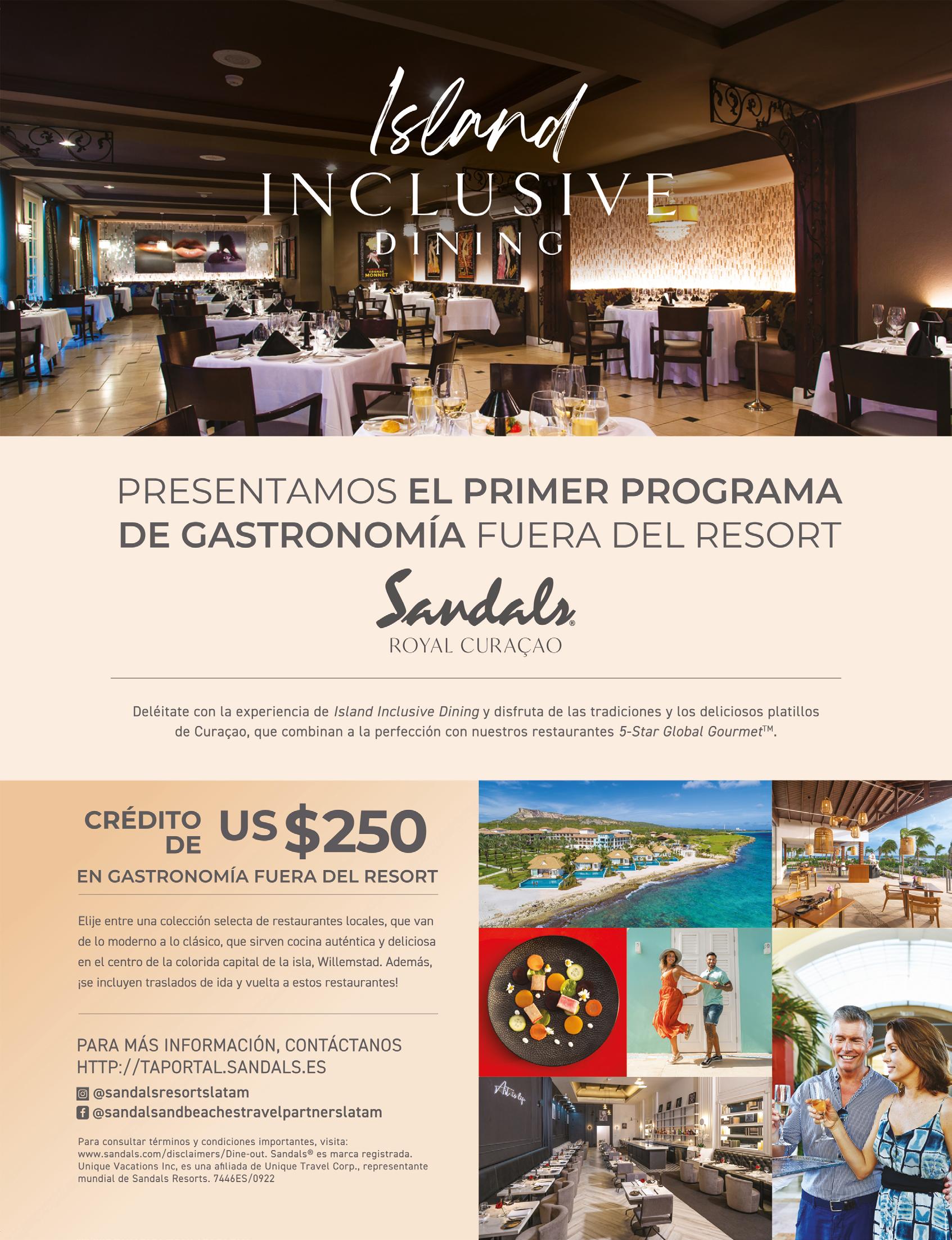 Island
INCLUSIVE
DINING

PRESENTAMOS EL PRIMER PROGRAMA DE GASTRONOMÍA FUERA DEL RESORT

Sandals®
ROYAL CURAÇAO

Deléitate con la experiencia de Island Inclusive Dining y disfruta de las tradiciones y los deliciosos platillos de Curaçao, que combinan a la perfección con nuestros restaurantes 5-Star Global Gourmet™.

CRÉDITO DE US $250
EN GASTRONOMÍA FUERA DEL RESORT

Elije entre una colección selecta de restaurantes locales, que van de lo moderno a lo clásico, que sirven cocina auténtica y deliciosa en el centro de la colorida capital de la isla, Willemstad. Además, ¡se incluyen traslados de ida y vuelta a estos restaurantes!

PARA MÁS INFORMACIÓN, CONTÁCTANOS
HTTP://TAPORTAL.SANDALS.ES

@sandalsresortslatam
@sandalsandbeachestravelpartnerslatam

Para consultar términos y condiciones importantes, visita: www.sandals.com/disclaimers/Dine-out. Sandals® es marca registrada. Unique Vacations Inc, es una afiliada de Unique Travel Corp., representante mundial de Sandals Resorts. 7446ES/0922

● Exercise description:
The records above should be retyped in full and exactly; omit the pictures.

● Response:
 Island
INCLUSIVE
DINING

PRESENTAMOS EL PRIMER PROGRAMA DE GASTRONOMÍA FUERA DEL RESORT

Sandals®
ROYAL CURAÇAO

Deléitate con la experiencia de Island Inclusive Dining y disfruta de las tradiciones y los deliciosos platillos de Curaçao, que combinan a la perfección con nuestros restaurantes 5-Star Global Gourmet™.

CRÉDITO DE US $250
EN GASTRONOMÍA FUERA DEL RESORT

Elije entre una colección selecta de restaurantes locales, que van de lo moderno a lo clásico, que sirven cocina auténtica y deliciosa en el centro de la colorida capital de la isla, Willemstad. Además, ¡se incluyen traslados de ida y vuelta a estos restaurantes!

PARA MÁS INFORMACIÓN, CONTÁCTANOS
HTTP://TAPORTAL.SANDALS.ES

@sandalsresortslatam
@sandalsandbeachestravelpartnerslatam

Para consultar términos y condiciones importantes, visita: www.sandals.com/disclaimers/Dine-out. Sandals® es marca registrada. Unique Vacations Inc, es una afiliada de Unique Travel Corp., representante mundial de Sandals Resorts. 7446ES/0922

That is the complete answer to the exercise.